For this problem, find a non-dimensional number in fluid dynamics (other than the Reynolds Number), and write out what parameters it depends on. You do not have to derive it. Briefly discuss what the non-dimensional number describes, and find two fluids applications it is used in (hint: cough, cough - Google “dimensionless fluids numbers”).

One interesting case is the Stanton Number, which governs forced convection. That is, it is used to characterize heat flow from a boundary to a fluid. It is constructed from three other nondimensional numbers: the Nusselt Number, the Prandtl Number, and the Reynolds Number.

The Nusselt Number is the ratio of convective to conductive heat transfer from a boundary to the surface of a fluid. Essentially it seems to describe how temperature differences propagate from the surface of a fluid to that fluid's body. The number is defined as $$Nu=\frac{hL}{k}=$$ $$=\frac{\text{heat transfer coefficient}\left( \frac{kg}{s^3\cdot K} \right)\text{characteristic length}\left( m \right)}{\text{thermal conductivity}\left( \frac{kg\cdot m}{s^3\cdot K} \right)}$$

The Prandtl Number is a ratio of viscous diffusion to thermal diffusion. Thus, it seems to define how much heat diffusion in a material is due to standard conduction versus how much is due to convection currents within the material. It is simply $$Pr=\frac{\nu}{\alpha}=\frac{\text{momentum diffusivity}\left( \frac{m^2}{s} \right)}{\text{thermal diffusivity}\left( \frac{m^2}{s} \right)}$$

The last number, the Reynolds Number, has already been covered exhaustively enough that I will avoid examining it in the same way.

From these three, we can construct the Stanton Number as $$St=\frac{Nu}{Pr\cdot Re}$$ What does this tell us? We seem to be dealing with a ratio between the convection of heat into a fluid and the movement of heat within that fluid (as the Prandtl Number describes the movement of heat by conduction and by current and the Reynolds number describes those currents). Taken together, this number seems to wholly capture the process by which temperature differences propagate from a boundary to within the fluid until the system reaches equilibrium.

I can see many possibly applications for this number.
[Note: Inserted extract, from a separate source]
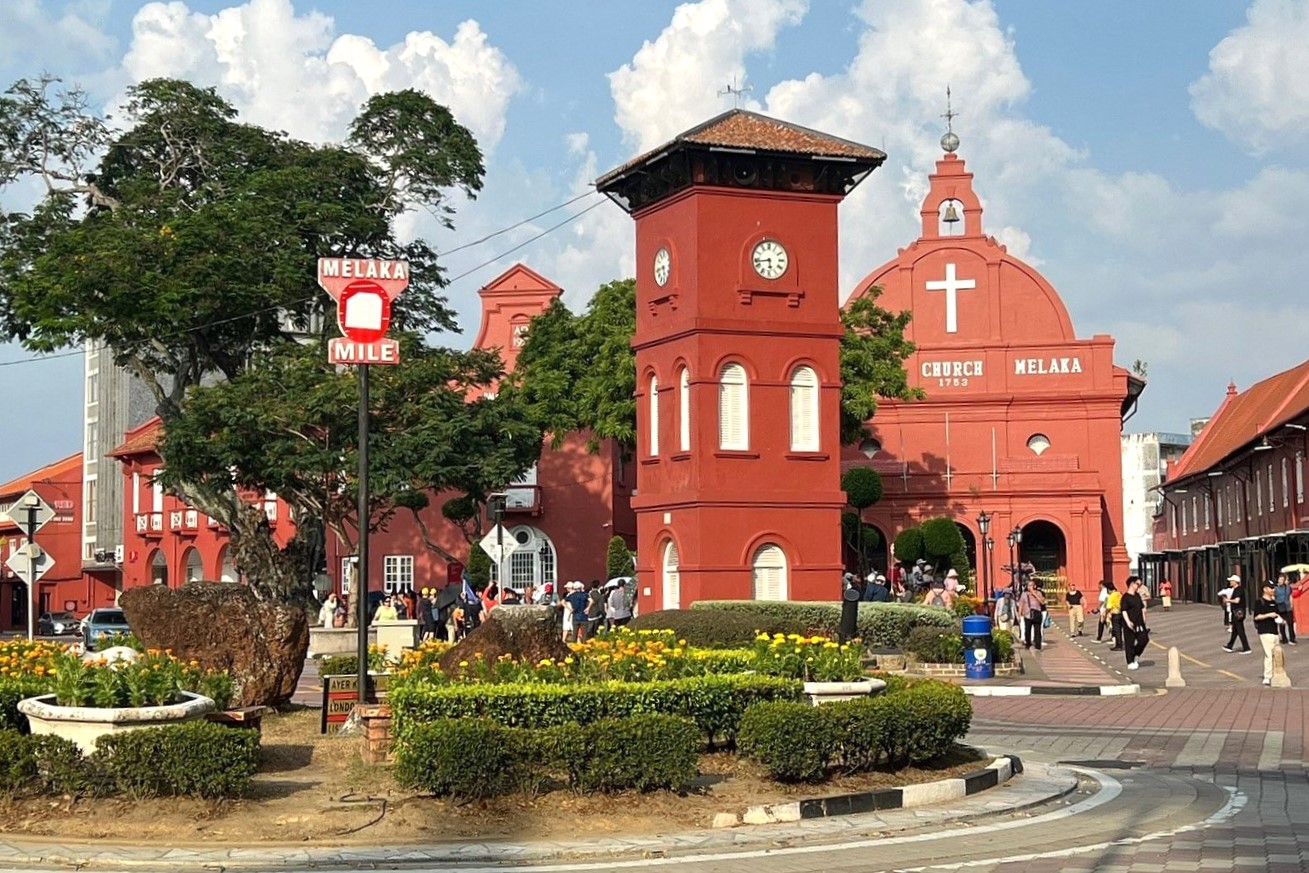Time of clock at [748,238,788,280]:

One case would be the pot of warming (though not boiling) water; the hot bottom and warm sides along with the cool top would create convection currents while the heat also conducts itself through the water statically. I could even imagine a more complete model that took into account the diffusion of the pot (via the heat equation) and modeled the air as a separate, large system.

The Stanton Number might also help with situations in which materials must be heated or cooled very precisely (telescope refractor mirrors come to mind; as do silicone wafers for microchip production). How best should heating elements be placed to ensure even heating? How should air currents be directed to best control cooling? How does a change in humidity or air composition affect outcomes? These are questions the Stanton Number could help answer (although exact numerical modelling is probably required, especially for those first two).

#### Problem 4, Rubber Band Simulation (Homework 8)

Here you are asked to run a fluid-structure interaction simulation using the immersed boundary method, and

1. Take a screenshot of the simulation

2. Describe what is happening within the simulation

This is the simulation at t=60:

From what I can gather, this example models a 2 dimensional rubber band in a fluid which is pulled by springs at the Lagrangian points of the system. I am not entirely sure what Lagrangian points are in the context of fluids, but in gravitational systems they are points of stability between two bodies, so perhaps they are still points in the system? In either case, this fluid seems to be under periodic and exponentially decaying forcing which creates waves of pressure; at first these are simple with only four main waves ossilating back and forth from t=0 to around t=40. This doubles to eight main waves after t=40 and twenty-four distinct waves can be seen at t=60.